The film raises 2 universal questions: 1) What do you do when the love of your life is in conflict with your highest priority ideals? And how does your treatment or mistreatment of the people closest to you, who have loved and cared for you the most, reflect on the quality of your ideals?
~Spoilers Ahead ~
In the final months of Tolstoy's life, he abandoned his wife of 48 years, Sophya. Before Sophya and Leo married, Sophya knew of his many sexual escapades he shared with her in his diaries. She knew he had fathered a child with one of the servant girls in his household. Nevertheless, she loved him and married him, giving him 13 children, 5 of whom died in childhood. The movie implies the question: At what point does your life become more than a solitary pursuit? After how many years of good treatment and co-dependence with those close to you does your life necessarily and deservedly become considerate of more than just your own priorities? Where should your deference be?

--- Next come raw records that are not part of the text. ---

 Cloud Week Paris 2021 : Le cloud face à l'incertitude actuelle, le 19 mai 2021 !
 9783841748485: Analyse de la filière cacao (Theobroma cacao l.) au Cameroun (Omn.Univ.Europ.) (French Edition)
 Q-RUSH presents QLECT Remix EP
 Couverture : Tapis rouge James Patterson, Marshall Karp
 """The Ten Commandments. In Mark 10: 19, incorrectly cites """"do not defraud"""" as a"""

In 2009, it was widely reported that a British couple, both 98 years old, divorced. When a friend of mine heard of the story, she said, "What was the point?" It's a fascinating question. When do we ever stop wanting to define ourselves, our relationships, and our boundaries?

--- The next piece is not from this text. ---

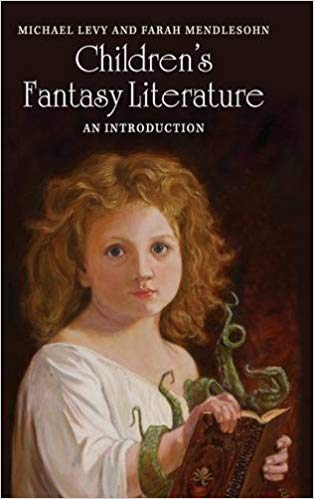 Children's Fantasy Literature, edited by Levy and Mendlesohn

James McAvoy's character Valentin is a young, romantic idealist who wishes to promote Tolstoy's ideals. He runs into a young woman named Masha, who is less interested in layers of idealism, moral laws, and controls, and is more interested in physical and emotional feelings and connections. She quickly disarms his protests by being sexually aggressive with him. His ideals lose some of their zeal and absolutism when confronted with Masha's ability to naturally please him.
The film parallels Valentin's young love story with Tolstoy's love story with Sophya. Valentin is given a rare view, at a young age, to watch "ideals" clash with "love." Valentin, living in the house with Tolstoy, is able to watch a "great man" who is leading a "revolutionary" movement. He's able to watch how Tolstoy's focus on "the greater good" appears to harm and betray his wife, whose ideals are in conflict with his.
The film implies that Sophya did more than cleaning house and raising children while Tolstoy wrote. She tempered his novels' dialogues and added exceptional advice to his female portrayals. She transcribed and edited his major novels. She was not simply his wife, she was a co-creator of his greatest artworks.
The film is based on a 1990 novel "The Last Station" by Jay Parini. The title refers to many things, including the fact that Tolstoy died at a train station, fleeing his wife and estate. The title also implies the question: How will your actions in the last station of your life define your legacy? What will your last station leave behind for your immediate social circle and your community in general?
The screenplay is tight, moving, and never circuitous. The direction is solid and never distracting. The actors are excellent. I've heard the most praise for Mirren and McAvoy, but I found Plummer's and Condon's performances to be equally excellent. Plummer is in top form, less affected than in his younger roles. The film is a perfect length and the roles are not drawn as too overwrought or too "good" vs. "evil." We see the conflicting ideals of each of the main characters and we can easily understand the warfare that develops when their strong boundaries don't wish to co-exist.
I was hesitant to give this film a "number of stars" rating. But I appreciate it when other reviewers place some measurable rating on the films they review. When trying to come up with a correct number, I asked myself: "What was wrong with this film?" And I couldn't think of anything.
It's difficult for viewers to leave this film feeling good. This is not a film with a "feel good" ending. It's a real story about complex people who in the end desperately didn't want the same things. There are no clear winners in the final act of Tolstoy's life's story. But over time, I'm glad the work of his whole life has shined brighter and more prominently than his final chapter.